» **About this task**:
The whole listing, except its pictures, is to be repeated exactly.

» **Dataset excerpt**:

--

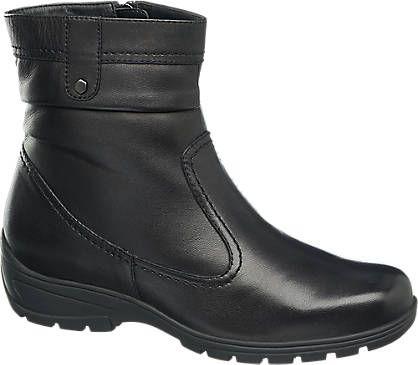 Bokacsizma Bokacsizma MedicusBootsShoes Komfort Komfort Komfort Bokacsizma MedicusBootsShoes MedicusBootsShoes rxhdsQtCB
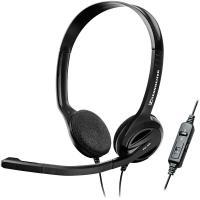 Sennheiser PC 36 Call Control - Dynamiczny otwarty zestaw słuchawkowy (czarny)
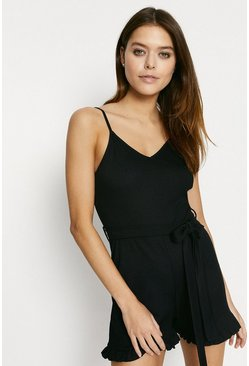Black Rib Frill Playsuit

--

» **Reply to the exercise**:
 Bokacsizma Bokacsizma MedicusBootsShoes Komfort Komfort Komfort Bokacsizma MedicusBootsShoes MedicusBootsShoes rxhdsQtCB
 Sennheiser PC 36 Call Control - Dynamiczny otwarty zestaw słuchawkowy (czarny)
Black Rib Frill Playsuit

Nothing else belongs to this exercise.